1) Your students don’t have to do every problem.
Just because your workbook has 13 problems on the page does not mean your students have to do all of them.
First, take a look at the page. Where are the problems that might be more simple? Where are the problems that might be more of a challenge?
Think about the problems that might be most appropriate for each of your students.
Think about the problems that are the most well-aligned with your lesson goals for each student.
On a post-it note, record the problems in groups. For example, problems 1-5 may be very simple. Problems 6-10 might be more of a challenge.
Consider assigning problems 1,2,3 and 6 to your students who are needing more support. No need to overwhelm them with an entire sheet of problems when these are the problems best aligned to their needs.
Students who are ready for an extension may be assigned 6-10 — they don’t need to waste their time on problems that are too simple!
2) The workbook is the starting point, not the ending point.
Just because the workbook is on paper doesn’t mean that your students are stuck doing a purely paper-pencil activity!
Even when doing an activity from the workbook, think CRA!
Is there a hands-on tool students could use alongside their work?
Is there a drawing or representation that students could mark in their books as they are working?
Don’t limit yourself to the workbook alone!
3) … unless the workbook is the ending point.
The other option is to flip the activity entirely! Post problems from the workbook around your room on individual post-it notes. As students come to an example, have a hands-on material or whiteboard available for students to use to solve the problem.
The workbook turns into nothing more than a glorified recording form in a much more dynamic activity.
4) A workbook doesn’t have to be solo work.

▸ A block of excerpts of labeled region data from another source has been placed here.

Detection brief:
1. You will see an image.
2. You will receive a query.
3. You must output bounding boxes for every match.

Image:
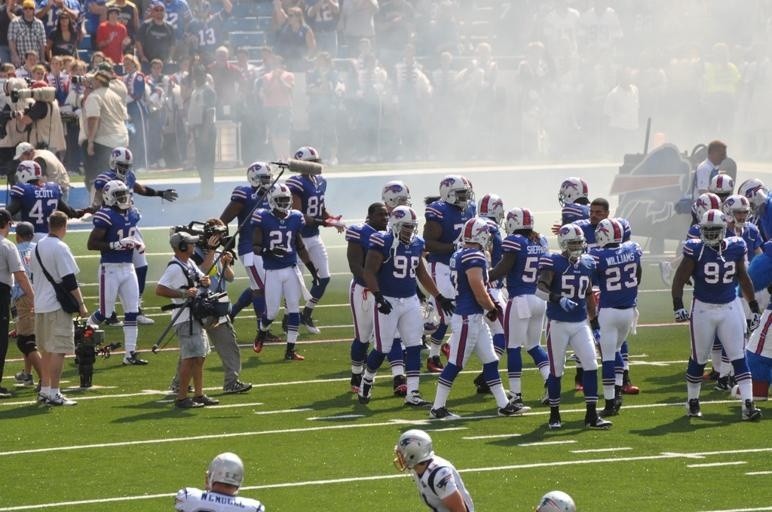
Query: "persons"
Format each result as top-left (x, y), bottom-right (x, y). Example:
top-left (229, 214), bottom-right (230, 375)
top-left (157, 219), bottom-right (252, 407)
top-left (176, 449), bottom-right (264, 512)
top-left (0, 147), bottom-right (179, 405)
top-left (2, 1), bottom-right (771, 219)
top-left (537, 486), bottom-right (581, 512)
top-left (391, 428), bottom-right (477, 511)
top-left (346, 176), bottom-right (642, 430)
top-left (221, 148), bottom-right (346, 360)
top-left (673, 178), bottom-right (771, 419)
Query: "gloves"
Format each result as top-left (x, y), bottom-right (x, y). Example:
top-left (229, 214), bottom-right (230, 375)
top-left (486, 306), bottom-right (498, 321)
top-left (110, 236), bottom-right (135, 251)
top-left (435, 293), bottom-right (457, 316)
top-left (262, 246), bottom-right (289, 259)
top-left (323, 214), bottom-right (347, 234)
top-left (374, 292), bottom-right (393, 315)
top-left (495, 301), bottom-right (503, 315)
top-left (134, 239), bottom-right (146, 254)
top-left (673, 307), bottom-right (689, 322)
top-left (162, 188), bottom-right (177, 202)
top-left (592, 329), bottom-right (601, 344)
top-left (749, 311), bottom-right (761, 332)
top-left (312, 268), bottom-right (322, 289)
top-left (558, 295), bottom-right (579, 313)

Just because you are required to use the workbook doesn’t mean you are required to use the workbook as individual, independent practice.
Could you work through the problems together in a small group using manipulatives?
Could you choose a few word problems to discuss and puzzle through as a class?
Could your students do a selection of problems in a think-pair-share-adjust activity?
Don’t get stuck in a workbook rut! Workbooks are really no more than a collection of problems around a topic. Choose the problems that work best for you and your students, choose a method and model that works best for you and feel confident in knowing you have both met district expectations AND the needs of your students.